Alors que des grèves de fonctionnaires ont démarré en Grèce, et au lendemain de la mise sous tutelle du pays par l’Union européenne, le scepticisme sur l’abaissement des déficits publics de plusieurs pays européens provoque une baisse des obligations et des actions qui y sont liées.

L’indice portugais des actions, le PSI-20, baisse de 4,3% après un recul de 2,8% la veille et tombe ainsi à son plus bas niveau depuis août dernier. Les difficultés du Portugal à attirer suffisamment d’investisseurs lors de sa dernière émission d’obligations ont mis le feu aux poudres. Dans son projet de budget 2010, le gouvernement socialiste portugais s’est engagé à réduire un déficit record de 9,3% du PIB en 2009 à 8,3% cette année, maintenant l’objectif de le ramener en dessous de la barre des 3% en 2013. La dette publique devrait quant à elle continuer de s’alourdir à 85,4% du PIB en 2010, contre 76,6% l’année dernière.

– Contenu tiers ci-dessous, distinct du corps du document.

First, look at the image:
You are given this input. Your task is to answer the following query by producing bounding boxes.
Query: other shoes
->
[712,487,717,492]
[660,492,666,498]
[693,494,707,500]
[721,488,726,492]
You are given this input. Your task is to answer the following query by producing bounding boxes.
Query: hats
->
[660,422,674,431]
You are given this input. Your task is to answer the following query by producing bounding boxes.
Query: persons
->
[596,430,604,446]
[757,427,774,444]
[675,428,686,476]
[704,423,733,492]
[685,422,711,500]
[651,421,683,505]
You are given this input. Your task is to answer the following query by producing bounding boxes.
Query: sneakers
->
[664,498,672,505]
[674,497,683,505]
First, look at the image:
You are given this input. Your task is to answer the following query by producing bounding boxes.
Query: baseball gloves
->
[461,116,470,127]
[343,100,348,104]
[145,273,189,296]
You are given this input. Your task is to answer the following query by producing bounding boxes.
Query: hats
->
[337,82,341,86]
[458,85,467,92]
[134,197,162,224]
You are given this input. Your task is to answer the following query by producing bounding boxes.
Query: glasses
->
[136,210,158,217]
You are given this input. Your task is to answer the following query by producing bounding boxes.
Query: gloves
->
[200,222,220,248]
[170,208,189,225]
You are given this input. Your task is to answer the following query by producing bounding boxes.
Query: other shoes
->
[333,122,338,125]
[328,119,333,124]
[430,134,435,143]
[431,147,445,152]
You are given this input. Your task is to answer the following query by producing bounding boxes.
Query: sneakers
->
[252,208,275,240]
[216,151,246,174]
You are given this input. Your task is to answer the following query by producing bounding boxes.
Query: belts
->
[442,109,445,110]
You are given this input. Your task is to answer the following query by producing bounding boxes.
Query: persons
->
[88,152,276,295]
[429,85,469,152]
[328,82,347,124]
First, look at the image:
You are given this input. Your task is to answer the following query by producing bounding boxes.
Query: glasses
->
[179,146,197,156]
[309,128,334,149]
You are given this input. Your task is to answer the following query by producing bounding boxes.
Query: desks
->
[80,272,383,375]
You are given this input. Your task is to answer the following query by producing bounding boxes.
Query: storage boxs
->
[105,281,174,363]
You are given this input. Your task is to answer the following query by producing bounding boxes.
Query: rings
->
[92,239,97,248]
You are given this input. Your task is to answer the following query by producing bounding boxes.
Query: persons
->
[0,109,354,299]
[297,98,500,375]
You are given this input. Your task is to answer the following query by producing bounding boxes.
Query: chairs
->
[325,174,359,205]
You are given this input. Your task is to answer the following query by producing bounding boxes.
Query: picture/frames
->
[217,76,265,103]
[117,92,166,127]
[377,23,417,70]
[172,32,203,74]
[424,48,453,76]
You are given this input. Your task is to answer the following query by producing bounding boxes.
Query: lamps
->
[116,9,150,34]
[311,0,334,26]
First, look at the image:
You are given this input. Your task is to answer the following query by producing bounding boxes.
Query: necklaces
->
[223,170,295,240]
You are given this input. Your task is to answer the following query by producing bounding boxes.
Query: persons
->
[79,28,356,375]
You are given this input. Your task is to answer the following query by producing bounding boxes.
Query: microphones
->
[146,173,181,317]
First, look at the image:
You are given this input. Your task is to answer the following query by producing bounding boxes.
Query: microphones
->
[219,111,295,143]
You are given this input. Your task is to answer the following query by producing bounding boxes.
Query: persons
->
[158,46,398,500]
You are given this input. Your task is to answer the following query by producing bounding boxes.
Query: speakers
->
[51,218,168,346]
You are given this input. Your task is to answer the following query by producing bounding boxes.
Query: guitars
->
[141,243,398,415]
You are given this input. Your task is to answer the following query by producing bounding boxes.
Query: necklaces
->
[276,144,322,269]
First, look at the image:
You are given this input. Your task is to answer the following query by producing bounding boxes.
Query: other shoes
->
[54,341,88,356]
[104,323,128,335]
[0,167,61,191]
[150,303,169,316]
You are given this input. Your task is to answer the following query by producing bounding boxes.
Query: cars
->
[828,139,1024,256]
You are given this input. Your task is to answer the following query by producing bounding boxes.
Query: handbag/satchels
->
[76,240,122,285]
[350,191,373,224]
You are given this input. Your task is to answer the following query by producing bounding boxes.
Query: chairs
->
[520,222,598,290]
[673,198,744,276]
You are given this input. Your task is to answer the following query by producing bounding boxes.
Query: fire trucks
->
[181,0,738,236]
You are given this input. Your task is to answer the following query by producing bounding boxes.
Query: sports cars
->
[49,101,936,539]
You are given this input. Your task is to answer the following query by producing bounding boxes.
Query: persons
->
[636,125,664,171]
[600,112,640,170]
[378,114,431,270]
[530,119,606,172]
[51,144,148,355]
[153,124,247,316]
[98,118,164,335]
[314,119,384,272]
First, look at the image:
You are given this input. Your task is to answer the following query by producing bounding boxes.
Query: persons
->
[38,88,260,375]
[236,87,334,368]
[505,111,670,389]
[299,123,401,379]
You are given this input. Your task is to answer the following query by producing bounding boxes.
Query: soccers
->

Le Premier ministre José Socrates a réaffirmé ces derniers jours que ces inquiétudes étaient «infondées». Mais le doute persiste. Le coût de la protection contre une faillite (CDS) du Portugal bondit de 15 points jeudi à 211. Cela signifie qu’il faut 211 000 dollars pour assurer 10 millions de dollars de dette portugaise. Le CDS de la Grèce augmente de 18 points à 415. D’autres pays sont pris dans la tourmente, à l’image de l’Italie, avec une hausse du CDS de 7 à 138.

Les baisses se propagent à l’ensemble des marchés, malgré les déclarations de Jean-Claude Trichet, président de la Banque centrale européenne. Les mesures d’économie budgétaire présentées par la Grèce sont «des pas dans la bonne direction», a-t-il jugé.

Le conseil des gouverneurs «approuve» le plan d’assainissement des finances publiques présenté par Athènes, qui prévoit le retour d’un déficit public dans les clous du pacte de stabilité en 2012, a dit le Français lors d’une conférence de presse.

Les mesures, présentées la veille à la Commission européenne et qui prévoient notamment un gel des salaires des fonctionnaires, le relèvement de l’âge légal du départ à la retraite et l’augmentation des taxes sur les carburants, «sont des pas dans la bonne direction», a-t-il ajouté. »Nous attendons, et nous sommes confiants à cet égard, que la Grèce prendra toutes les décisions nécessaires» pour atteindre ses objectifs à moyen terme, a-t-il ajouté.

L’euro est pénalisé par la méfiance envers l’Europe du Sud. Jean-Claude Trichet a pourtant déclaré que le déficit public de l’ensemble de l’eurozone ne dépassera pas 6% du PIB, ce qui est inférieur aux Etats-Unis et au Japon. Les marchés ont accordé davantage d’importance à ces déclarations qu’au maintien des taux directeurs de la BCE.

Progressivement, l’ensemble des marchés a été touché. L’indice Stoxx 50 des actions européennes perd 2,5% à 16 heures et l’indice S&P 500 des actions américaines 1,9%.